D’Artagnan grins and heads for the door, “Great, I’m pretty sure there isn’t anything you wouldn’t do.”

“You wound me.” Aramis claps a hand to his chest and flounces theatrically, the messy tangle of dark curls bouncing as he throws his head back with a pout.

“Drama queen.” Athos holds the door for the group and gets a brief thrill as Aramis rests a hand over his for a moment, leaning in, his smile warm and intimate.

“Just you and me then, see you in five.”

****

They walk down through the arboretum on the north side of campus; the trees in various stages of leaf-out, pale green to emerald; late flowering dogwoods just beginning to lose their pink and white petals, and oaks shedding long threads of yellow-green pollen. By the time they reach sorority row, they’ve gravitated towards each other, close enough for their shoulders to touch occasionally, and Athos catches his breath as Aramis brushes his fingers across the back of his hand and then laces their fingers together.

“So. We’re doing this?”

They aren’t looking at each other, heading down away from campus into Athos’ neighborhood, passing through on their way to Willow Street.

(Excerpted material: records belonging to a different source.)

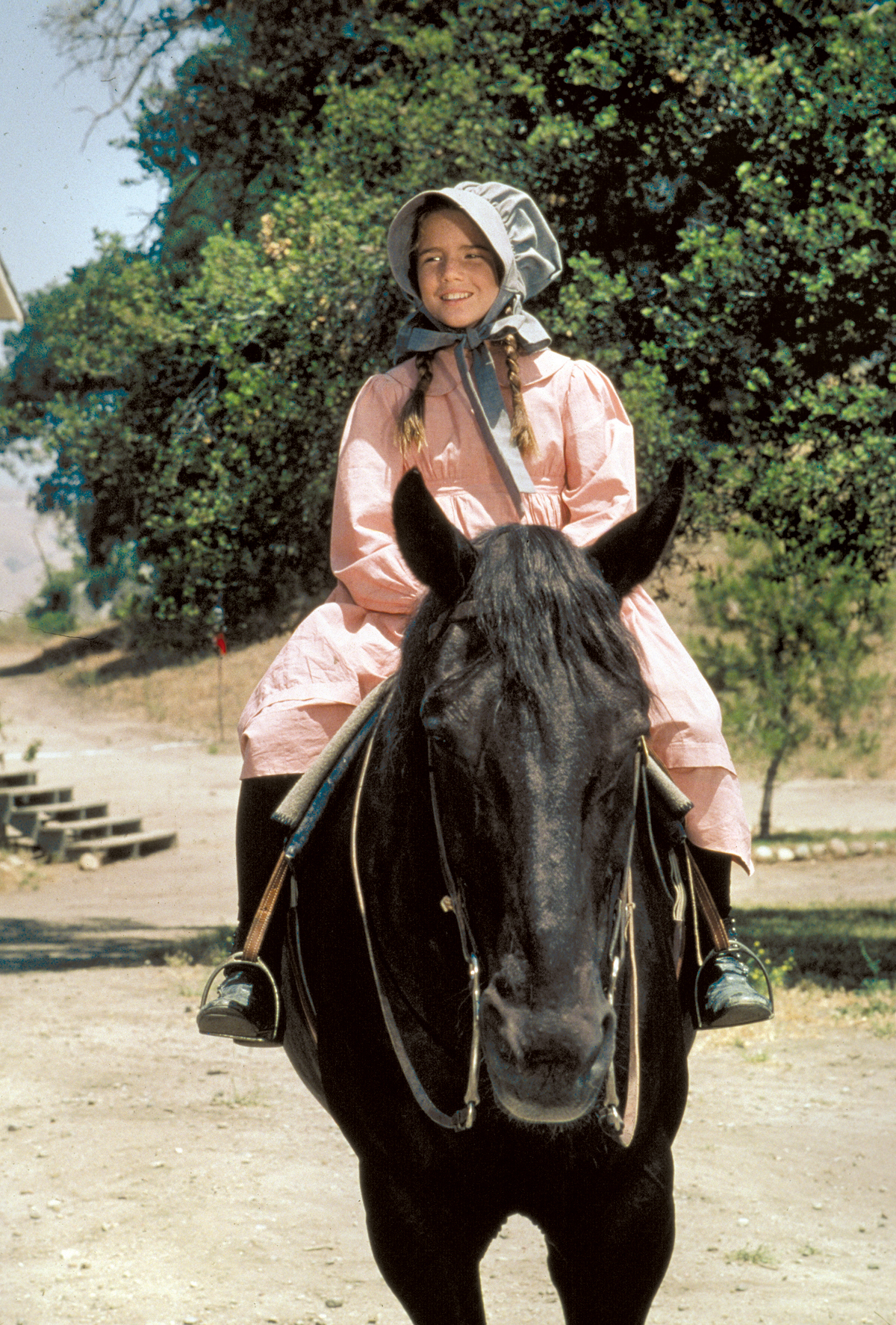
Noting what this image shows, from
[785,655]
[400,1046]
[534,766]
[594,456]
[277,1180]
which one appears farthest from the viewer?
[785,655]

“I was never not doing this; I was just waiting to see if you wanted it.”

The words are accompanied by a reassuring squeeze and Athos returns it, tightening his fingers briefly before he admits. “Don’t ever think I didn’t want you. I’m just…” he pauses, considering his next words carefully and then sighs, going for blunt honesty. “I’m just wary. I don’t have a great track record with colleague relationships, hell with any relationships. You weren’t here when the last one imploded, it was spectacularly ugly.”

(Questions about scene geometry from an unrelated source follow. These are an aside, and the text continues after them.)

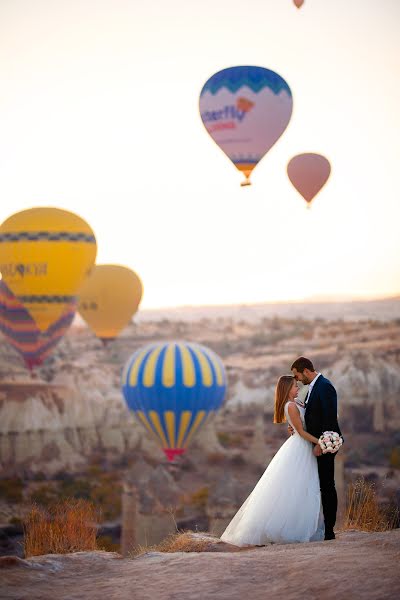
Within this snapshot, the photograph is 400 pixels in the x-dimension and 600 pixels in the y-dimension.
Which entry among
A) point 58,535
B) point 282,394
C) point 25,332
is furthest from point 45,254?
point 282,394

Aramis tightens his grip again. “I might not have been here for the divorce, but I’ve met your ex, she’s a fucking narcissist. You just need someone who’s going to be good to you.” And Athos takes a breath as his hand is lifted, the fingers uncurled and Aramis drops a brief kiss into the palm, before he finishes, “Someone who’s going to be good for you.”

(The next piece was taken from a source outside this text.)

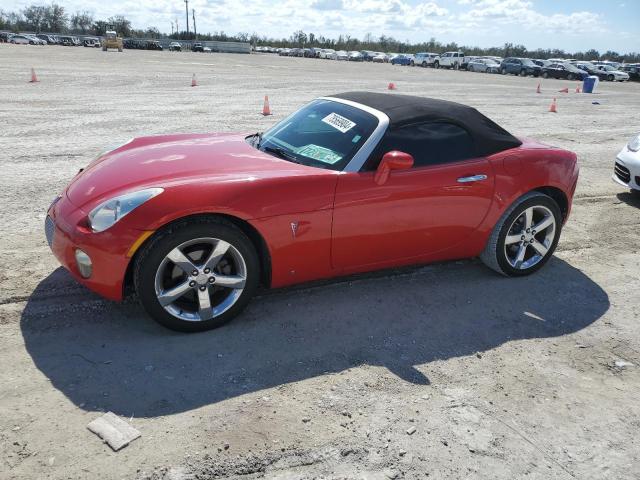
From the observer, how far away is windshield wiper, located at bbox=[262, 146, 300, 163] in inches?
157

“In that case, we could just…” Athos tilts his head to the right, indicating the street that will lead to his house, and Aramis chuffs a soft laugh.

“No, we couldn’t. People are expecting us, and I think you…” he pauses and reframes, "…I think we both, could use a little more time to get used to this.”

“We’ve been getting used to this for years.”

“The idea of it yes, but not the reality.” Aramis stops, and tugs Athos close. They’re of a similar height, it’s only the breadth of Aramis’ shoulders that make it appear that he’s bigger, but pressed up against each other, Athos is suddenly very aware of the strength and power of the body he’s leaning into; very aware that, for all he’s the prettiest human being Athos has ever laid eyes on, Aramis is also very, very male. His heart trips and races as Aramis holds his gaze and reaches to stroke his thumb gently along the line of his cheekbone, curving long fingers around the nape of his neck and drawing him close enough that they can breathe each other’s air.

The kiss is just a fleeting touch, a brush of lips, whisper soft and teasing but it’s like nothing Athos has ever felt before; like nothing he’s ever imagined; the silky friction of beard on skin, the strength of the fingers curved around his nape, the smell of clean sweat and cedar and sandalwood beard oil.

He’s achingly, exquisitely aroused, and utterly sure that this is what he wants.

He tries to chase the sensation as Aramis leans away, but the strong grip of fingers on the back of his head holds him in place and he can’t quite contain the barely vocalized whimper at the loss of the barely-there kiss.

“Okay.” Aramis is smiling, eyes warm and affectionate. “I guess you’re on board with the reality.” He pulls Athos in for a much more platonic hug and presses a kiss to the side of his head. “But we are still expected at Willow Street and we’re adults, we can rain check the debauchery for an hour or two.”